§ TASK INSTRUCTIONS: Reproduce the lines below word for word, leaving out the pictures.

§ STORED ROWS:
>>

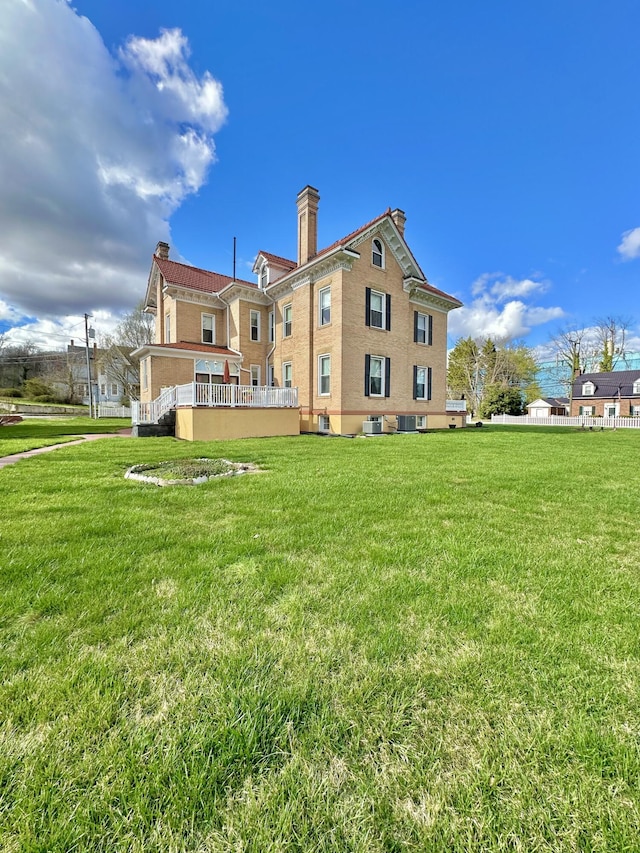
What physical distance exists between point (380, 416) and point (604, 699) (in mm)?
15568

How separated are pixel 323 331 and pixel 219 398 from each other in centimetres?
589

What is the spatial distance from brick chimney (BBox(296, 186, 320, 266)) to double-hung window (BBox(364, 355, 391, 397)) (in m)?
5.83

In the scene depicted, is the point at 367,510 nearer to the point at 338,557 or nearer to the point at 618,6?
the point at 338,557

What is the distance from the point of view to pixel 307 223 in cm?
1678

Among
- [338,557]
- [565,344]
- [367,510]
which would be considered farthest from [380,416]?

<<

§ OUTPUT OF THE TASK:
What physical distance exists between point (380, 416) and point (604, 699) (in mm)?
15568

How separated are pixel 323 331 and pixel 219 398 from each other in centimetres?
589

What is the spatial distance from brick chimney (BBox(296, 186, 320, 266)) to double-hung window (BBox(364, 355, 391, 397)) (in m)?
5.83

In the scene depicted, is the point at 367,510 nearer to the point at 338,557 or nearer to the point at 618,6?
the point at 338,557

What is the distance from the point of view to pixel 307 223 in cm?
1678

Among
- [338,557]
- [565,344]
- [367,510]
which would be considered farthest from [380,416]?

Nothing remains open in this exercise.